In our work ranking the top individual agents and teams over the past 15 years, we’ve seen an evolution of teams from what they once were to an infinite variety of such arrangements. These changes have compelled us to change the way we rank teams in our annual reports. We think it is only the beginning.
Twenty-five years ago, most teams were composed of 2 to 5 agents who banded together to share the load of their businesses to allow for more time away from the business and to share some administrative and marketing costs. To some extent, the teams at that time also wanted to gain a higher commission split with their brokerage firm.
The second form of team emerged as agents became more effective at building their databases, which enhanced their ability to generate leads. Once a great agent was generating more business than they could personally handle, they would add buyer’s agents and administrative personnel to grow their reach to align with higher levels of lead generation. While some agents got very good at the internet and digital marketing, others got better at managing their databases as a means of building a growing sphere of influence (SOI) business.
These teams built lead generation and capture systems and were responsible for 90 to 100% of the business done by the agents who worked on the team.

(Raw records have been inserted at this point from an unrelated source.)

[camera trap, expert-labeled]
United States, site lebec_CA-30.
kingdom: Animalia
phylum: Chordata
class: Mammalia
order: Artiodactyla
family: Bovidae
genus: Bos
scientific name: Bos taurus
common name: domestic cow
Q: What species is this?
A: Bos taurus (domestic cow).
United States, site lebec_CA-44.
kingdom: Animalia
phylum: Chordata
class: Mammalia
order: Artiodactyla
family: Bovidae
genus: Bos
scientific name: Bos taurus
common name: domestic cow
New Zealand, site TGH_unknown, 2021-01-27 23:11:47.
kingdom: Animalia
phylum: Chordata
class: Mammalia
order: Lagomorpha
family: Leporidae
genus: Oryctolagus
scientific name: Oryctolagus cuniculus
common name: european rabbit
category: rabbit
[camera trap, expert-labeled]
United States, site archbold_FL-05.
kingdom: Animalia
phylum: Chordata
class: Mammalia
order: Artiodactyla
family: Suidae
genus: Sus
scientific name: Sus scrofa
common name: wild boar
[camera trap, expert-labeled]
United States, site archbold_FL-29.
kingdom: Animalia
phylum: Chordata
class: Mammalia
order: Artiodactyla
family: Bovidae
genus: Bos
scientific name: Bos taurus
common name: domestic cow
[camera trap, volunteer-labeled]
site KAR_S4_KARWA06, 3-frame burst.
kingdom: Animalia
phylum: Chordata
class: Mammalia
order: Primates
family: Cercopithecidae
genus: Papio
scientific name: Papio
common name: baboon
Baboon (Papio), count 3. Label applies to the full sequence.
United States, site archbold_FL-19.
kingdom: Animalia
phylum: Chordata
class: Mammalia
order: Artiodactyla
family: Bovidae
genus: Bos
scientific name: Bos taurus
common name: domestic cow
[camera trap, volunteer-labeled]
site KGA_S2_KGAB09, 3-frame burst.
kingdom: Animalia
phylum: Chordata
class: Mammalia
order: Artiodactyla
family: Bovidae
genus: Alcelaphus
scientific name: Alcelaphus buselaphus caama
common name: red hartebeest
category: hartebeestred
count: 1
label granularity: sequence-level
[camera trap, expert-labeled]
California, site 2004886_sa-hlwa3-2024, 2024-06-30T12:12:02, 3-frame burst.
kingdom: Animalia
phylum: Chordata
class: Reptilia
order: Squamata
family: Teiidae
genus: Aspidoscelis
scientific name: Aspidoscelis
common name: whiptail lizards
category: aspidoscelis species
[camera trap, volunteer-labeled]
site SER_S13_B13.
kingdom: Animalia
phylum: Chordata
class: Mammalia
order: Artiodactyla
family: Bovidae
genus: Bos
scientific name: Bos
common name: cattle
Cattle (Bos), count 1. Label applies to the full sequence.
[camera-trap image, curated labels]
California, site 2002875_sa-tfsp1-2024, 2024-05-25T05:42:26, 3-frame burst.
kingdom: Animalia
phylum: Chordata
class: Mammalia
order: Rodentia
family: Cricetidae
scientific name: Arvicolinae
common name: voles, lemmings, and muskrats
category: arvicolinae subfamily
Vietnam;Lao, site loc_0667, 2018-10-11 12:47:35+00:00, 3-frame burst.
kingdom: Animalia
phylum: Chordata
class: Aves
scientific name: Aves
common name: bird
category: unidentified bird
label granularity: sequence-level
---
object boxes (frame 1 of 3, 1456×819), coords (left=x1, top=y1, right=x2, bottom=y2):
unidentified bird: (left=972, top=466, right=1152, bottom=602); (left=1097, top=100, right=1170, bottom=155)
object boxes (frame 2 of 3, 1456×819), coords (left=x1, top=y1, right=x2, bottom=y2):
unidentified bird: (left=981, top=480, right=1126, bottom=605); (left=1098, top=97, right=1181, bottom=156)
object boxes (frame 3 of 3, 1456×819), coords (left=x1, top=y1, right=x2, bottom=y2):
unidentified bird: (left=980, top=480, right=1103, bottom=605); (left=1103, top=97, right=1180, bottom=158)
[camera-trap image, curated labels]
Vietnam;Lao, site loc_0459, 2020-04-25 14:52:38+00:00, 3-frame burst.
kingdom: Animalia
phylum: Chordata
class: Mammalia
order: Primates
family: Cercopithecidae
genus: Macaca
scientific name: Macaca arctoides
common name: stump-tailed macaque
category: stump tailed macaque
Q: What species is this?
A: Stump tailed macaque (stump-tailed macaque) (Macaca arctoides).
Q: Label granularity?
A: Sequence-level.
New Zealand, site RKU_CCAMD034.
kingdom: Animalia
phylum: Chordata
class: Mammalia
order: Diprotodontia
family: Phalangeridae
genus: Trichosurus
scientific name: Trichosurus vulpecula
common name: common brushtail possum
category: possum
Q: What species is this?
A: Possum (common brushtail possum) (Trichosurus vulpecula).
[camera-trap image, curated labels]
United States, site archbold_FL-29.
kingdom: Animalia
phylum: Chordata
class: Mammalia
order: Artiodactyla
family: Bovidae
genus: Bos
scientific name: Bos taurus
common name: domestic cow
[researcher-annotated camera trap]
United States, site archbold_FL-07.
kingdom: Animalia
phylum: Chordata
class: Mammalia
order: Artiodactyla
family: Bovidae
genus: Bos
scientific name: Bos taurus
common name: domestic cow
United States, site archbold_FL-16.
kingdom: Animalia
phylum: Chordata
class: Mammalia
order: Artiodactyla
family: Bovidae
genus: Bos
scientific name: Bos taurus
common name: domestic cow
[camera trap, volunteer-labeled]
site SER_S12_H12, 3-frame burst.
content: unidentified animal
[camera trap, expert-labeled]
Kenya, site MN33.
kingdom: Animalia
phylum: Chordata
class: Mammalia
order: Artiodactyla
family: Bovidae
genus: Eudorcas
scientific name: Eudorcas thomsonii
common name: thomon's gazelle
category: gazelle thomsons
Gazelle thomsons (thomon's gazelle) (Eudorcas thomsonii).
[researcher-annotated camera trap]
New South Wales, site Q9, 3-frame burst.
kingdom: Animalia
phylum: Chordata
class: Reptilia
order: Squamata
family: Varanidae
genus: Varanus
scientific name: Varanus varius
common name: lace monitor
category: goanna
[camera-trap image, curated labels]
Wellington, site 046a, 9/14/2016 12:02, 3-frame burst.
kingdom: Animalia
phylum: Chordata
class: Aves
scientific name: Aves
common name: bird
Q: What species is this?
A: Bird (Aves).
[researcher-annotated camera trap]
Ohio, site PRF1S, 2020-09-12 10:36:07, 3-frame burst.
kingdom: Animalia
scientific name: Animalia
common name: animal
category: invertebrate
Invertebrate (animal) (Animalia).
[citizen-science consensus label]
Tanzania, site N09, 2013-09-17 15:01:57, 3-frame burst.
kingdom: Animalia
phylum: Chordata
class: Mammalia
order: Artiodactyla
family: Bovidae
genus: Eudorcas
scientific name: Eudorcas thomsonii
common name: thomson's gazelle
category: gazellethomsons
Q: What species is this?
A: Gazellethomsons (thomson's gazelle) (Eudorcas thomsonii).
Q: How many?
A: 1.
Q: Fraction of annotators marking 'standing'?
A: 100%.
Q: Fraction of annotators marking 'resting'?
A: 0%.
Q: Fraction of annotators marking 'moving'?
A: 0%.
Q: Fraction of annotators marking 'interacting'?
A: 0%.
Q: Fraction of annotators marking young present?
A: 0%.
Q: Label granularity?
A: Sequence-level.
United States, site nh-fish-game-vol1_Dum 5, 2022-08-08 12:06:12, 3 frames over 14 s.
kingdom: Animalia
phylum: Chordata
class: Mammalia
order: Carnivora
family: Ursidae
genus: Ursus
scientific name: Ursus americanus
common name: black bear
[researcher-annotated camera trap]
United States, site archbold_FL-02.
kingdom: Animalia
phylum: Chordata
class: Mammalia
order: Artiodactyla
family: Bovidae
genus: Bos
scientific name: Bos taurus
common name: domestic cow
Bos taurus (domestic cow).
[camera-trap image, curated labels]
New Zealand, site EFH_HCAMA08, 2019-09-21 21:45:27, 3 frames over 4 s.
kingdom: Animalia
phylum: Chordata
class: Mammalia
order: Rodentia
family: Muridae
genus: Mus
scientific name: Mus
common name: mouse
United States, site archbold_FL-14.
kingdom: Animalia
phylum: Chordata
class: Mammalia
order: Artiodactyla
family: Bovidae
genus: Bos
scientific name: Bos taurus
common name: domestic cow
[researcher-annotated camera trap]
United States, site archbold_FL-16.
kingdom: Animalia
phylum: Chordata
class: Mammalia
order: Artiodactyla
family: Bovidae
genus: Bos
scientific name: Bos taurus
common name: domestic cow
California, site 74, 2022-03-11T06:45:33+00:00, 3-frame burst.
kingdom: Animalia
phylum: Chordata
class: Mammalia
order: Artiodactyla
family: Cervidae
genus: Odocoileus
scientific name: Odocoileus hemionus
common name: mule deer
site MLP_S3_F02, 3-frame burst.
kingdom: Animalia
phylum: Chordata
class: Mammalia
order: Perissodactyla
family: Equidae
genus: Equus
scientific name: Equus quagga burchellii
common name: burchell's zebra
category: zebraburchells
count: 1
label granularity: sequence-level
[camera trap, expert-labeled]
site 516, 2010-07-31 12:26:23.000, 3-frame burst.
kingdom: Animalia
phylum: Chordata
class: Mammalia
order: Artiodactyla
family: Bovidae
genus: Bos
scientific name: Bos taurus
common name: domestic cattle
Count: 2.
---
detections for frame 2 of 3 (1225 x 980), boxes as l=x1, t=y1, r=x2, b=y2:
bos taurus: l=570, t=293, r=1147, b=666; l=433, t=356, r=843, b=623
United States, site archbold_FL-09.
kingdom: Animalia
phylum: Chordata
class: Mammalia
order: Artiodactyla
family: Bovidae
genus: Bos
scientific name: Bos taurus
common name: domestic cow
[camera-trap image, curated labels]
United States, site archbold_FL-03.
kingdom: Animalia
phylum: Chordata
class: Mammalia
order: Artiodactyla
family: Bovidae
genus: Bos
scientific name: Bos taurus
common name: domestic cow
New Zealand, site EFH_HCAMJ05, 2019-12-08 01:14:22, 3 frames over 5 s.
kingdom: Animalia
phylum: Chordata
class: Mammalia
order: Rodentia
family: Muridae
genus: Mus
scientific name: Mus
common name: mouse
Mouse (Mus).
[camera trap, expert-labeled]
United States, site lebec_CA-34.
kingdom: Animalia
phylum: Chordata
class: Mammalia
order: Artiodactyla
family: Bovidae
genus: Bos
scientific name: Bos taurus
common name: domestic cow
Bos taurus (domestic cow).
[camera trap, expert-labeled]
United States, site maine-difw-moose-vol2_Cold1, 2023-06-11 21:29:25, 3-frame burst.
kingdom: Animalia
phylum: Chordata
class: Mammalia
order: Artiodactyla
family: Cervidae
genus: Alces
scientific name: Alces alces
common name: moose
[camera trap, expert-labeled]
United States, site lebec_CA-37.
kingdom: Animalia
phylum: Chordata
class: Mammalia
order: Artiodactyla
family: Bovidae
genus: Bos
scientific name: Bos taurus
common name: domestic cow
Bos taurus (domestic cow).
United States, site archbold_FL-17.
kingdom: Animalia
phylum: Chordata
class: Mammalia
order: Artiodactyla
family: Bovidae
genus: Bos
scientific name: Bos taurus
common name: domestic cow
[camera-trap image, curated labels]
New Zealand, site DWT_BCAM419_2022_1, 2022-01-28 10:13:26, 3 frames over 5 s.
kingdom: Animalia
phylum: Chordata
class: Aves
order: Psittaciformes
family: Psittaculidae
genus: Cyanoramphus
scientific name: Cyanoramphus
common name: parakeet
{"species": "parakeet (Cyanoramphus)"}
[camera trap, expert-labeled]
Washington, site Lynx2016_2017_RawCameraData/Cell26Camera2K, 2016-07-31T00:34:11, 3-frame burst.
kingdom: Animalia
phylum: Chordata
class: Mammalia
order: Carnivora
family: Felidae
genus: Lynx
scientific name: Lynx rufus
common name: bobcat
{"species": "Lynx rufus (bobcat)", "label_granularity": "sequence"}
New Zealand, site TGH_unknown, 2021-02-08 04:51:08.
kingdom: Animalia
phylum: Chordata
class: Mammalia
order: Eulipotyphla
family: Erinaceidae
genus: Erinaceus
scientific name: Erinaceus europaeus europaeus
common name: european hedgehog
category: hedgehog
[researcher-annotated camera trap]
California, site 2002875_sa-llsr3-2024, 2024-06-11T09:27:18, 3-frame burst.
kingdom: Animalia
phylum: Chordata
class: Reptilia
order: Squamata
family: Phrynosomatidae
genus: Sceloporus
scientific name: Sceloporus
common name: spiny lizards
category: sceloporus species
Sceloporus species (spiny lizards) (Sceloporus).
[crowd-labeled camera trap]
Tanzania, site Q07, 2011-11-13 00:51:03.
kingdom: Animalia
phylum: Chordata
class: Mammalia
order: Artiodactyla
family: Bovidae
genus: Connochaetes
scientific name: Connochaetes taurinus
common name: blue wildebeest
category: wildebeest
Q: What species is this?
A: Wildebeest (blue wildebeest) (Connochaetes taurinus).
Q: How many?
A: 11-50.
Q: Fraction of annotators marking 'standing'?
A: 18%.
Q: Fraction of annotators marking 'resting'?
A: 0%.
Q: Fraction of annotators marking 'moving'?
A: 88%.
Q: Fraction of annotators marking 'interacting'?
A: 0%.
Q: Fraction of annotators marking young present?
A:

In the past few years, we have seen a new generation of teams emerge.
• Some form their brokerage firms
• Some are adding mortgage, title, escrow and even a few offer iBuying capabilities
• Some are adding agents who do their own business alongside servicing the clients and customers generated by the team
• Others are opening multiple locations in their home metropolitan areas and around their region or the country
These third-generation teams are a cross between a traditional team and a traditional brokerage. There are also traditional brokerage firms where the owner has their team. The lines between what constitutes a team and a brokerage are less clear than ever before.
One last change that we’ve noted concerns the rise of co-listing arrangements between both who we have classified as individual agents and teams. Within a team, that falls under the team’s business. With individual agents, there is no clear line between their own business and that which they share with other agents. In our surveys, we’re encountering more individual agents who are using the ability to co-list to grow their business, enter new markets, share costs, combine expertise, and other business reasons. The challenge going forward is that these individual agents are becoming teams where co-listing becomes the standard way to operate.
The variety of agent practices will continue to evolve based on an agent’s strategies and goals. Indeed, the vast preponderance of real estate agents remains an individual in nature. But, just as brokerage firms have evolved in new and unexpected ways, so too will agents.